Halloween Again

by Kathryn Stripling Byer

and time slides like silk
against silk.
Easy to get lost
in letting go
this time of year.
Lost letters.
Lost memories
Lost copper
earrings a friend
gave me.
Split Silk,
I haven’t forgotten
the name
of that church
on the far side
of home ,
how it rose
from the roadside,
a hymn to the landscape
I passed through
where pumpkins
lay stacked beside fields
like the kindling
my ancestors gathered
for bonfires
on All hallows Eve
when the veil
between seen
and unseen trembles
sheer as silk
through which
we might, if
we come close
enough, see
the other side
waiting for us
as a mirror waits
to be filled
with the bright
face of forever.

KATHRYN STRIPLING BYER’s poetry, prose, and fiction have appeared widely, including Hudson Review, Poetry, The Atlantic, Georgia Review, Shenandoah, and Southern Poetry Review.

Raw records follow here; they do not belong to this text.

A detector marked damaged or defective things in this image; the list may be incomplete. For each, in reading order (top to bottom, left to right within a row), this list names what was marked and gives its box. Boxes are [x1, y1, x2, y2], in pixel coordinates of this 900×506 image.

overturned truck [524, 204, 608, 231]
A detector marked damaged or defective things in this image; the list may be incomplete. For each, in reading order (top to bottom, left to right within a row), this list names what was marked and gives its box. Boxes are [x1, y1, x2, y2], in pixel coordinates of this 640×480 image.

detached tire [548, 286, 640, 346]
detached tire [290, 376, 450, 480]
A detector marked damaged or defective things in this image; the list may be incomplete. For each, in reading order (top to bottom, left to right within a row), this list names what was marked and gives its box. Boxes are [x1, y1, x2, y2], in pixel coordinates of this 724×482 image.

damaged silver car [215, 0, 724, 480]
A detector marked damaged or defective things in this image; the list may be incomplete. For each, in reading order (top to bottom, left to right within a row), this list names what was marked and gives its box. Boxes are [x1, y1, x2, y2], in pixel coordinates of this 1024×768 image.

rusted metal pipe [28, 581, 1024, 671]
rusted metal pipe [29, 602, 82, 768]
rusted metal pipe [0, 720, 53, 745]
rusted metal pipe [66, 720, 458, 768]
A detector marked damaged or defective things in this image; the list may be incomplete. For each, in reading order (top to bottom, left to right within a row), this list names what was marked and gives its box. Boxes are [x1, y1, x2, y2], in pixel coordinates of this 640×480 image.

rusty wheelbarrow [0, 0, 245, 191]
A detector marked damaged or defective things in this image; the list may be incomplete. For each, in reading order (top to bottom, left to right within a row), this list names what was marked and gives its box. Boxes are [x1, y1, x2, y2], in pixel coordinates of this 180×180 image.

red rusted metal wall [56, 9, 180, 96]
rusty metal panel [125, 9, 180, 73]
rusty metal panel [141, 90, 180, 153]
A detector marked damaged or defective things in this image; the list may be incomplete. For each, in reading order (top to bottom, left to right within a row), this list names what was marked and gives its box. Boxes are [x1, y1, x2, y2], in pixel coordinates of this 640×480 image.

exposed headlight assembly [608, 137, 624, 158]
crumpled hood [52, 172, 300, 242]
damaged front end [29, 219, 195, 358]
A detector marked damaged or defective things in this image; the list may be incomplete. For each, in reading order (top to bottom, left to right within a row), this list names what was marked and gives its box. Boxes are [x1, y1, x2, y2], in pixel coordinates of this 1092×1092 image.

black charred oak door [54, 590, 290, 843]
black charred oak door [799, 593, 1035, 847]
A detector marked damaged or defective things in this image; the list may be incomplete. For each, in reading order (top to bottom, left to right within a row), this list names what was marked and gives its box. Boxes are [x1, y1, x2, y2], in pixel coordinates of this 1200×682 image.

Often anthologized, her work has also been featured online, where she maintains the blogs “Here, Where I Am,” and “The Mountain Woman.” Her first book of poetry, The Girl in the Midst of the Harvest, was published in the AWP Award Series in 1986, followed by the Lamont (now Laughlin) prize-winning Wildwood Flower, from LSU Press. Her subsequent collections have been published in the LSU Press Poetry Series. She served for five years as North Carolina’s first woman poet laureate.